Dari Batang ke seluruh Indonesia, dan kearah itu sejak Februari 2018 bekerjasama dengan Persab (Perhimpunan Sahabat Bangun) Flobamora (NTT) setiap bulan mengundang 2 Bupati NTT ke Wisma Hijau untuk membahas GRD. Pada umumnya para Bupati dan Staf yang hadir menyetujui konsep GRD dan ingin menerapkannya di wilayah mereka.

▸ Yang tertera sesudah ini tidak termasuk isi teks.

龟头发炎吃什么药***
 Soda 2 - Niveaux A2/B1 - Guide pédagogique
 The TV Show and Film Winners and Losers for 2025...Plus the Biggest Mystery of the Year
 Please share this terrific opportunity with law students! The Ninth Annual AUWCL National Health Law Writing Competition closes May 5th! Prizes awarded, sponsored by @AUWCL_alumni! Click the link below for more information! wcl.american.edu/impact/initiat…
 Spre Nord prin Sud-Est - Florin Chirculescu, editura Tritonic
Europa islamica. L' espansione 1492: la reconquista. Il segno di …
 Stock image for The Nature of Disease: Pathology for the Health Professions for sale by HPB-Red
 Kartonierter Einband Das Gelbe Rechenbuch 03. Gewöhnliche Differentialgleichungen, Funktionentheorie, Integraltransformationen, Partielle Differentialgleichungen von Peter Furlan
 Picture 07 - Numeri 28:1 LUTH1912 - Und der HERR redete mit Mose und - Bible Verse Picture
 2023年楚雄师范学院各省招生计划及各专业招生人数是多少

Dalam pada itu suatu kerjasama Bina Swadaya dengan PT. Agrindo Bina Nusantara telah disepakati untuk memberdayakan masyarakat desa Fatuteta di Kabupaten Kupang. Biasanya dalam rangka GRD, Bina Swadaya memberdayakan masyarakat melalui pembentukan kelembagaan masyarakat mandiri berproses kearah penguatan ekonomi, kemudian mengembangkan kerjasama dengan lembaga bisnis. Dalam kasus ini proses tersebut berlangsung terbalik, yaitu mulai kerjasama dengan lembaga bisnis yaitu dengan PT Agrindo, ke arah pemberdayaan masyarakat.
Lebih lanjut konsep GRD telah disosialisasikan ke Bappenas, Kementrian Koordinator Pembangunan Manusia dan Kebudayaan, Kepala Staf Presiden, Lemhanas, dan Badan Pembinaan Ideologi Pancasila.
Langkah-langkah sistematik dan fokus perlu jadi pusat perhatian untuk meng GRD kan Indonesia dengan sosialisausi kepada para Bupati, bekerjasama dengan Asosiasi Bupati dan Asosiasi Gubernur se-Indonesia. Sosialisasi GRD perlu juga dilakukan kepada lembaga-lembaga bisnis milik Pemerintah dan Swasta untuk menggalang dukungan dana maupun kerjasama bisnis. Sementara itu proses penyelenggaraan GRD perlu kesiapan berpartisipasi dari berbagai Gugus Kegiatan Bina Swadaya untuk ekspansi karya pelayanan mereka.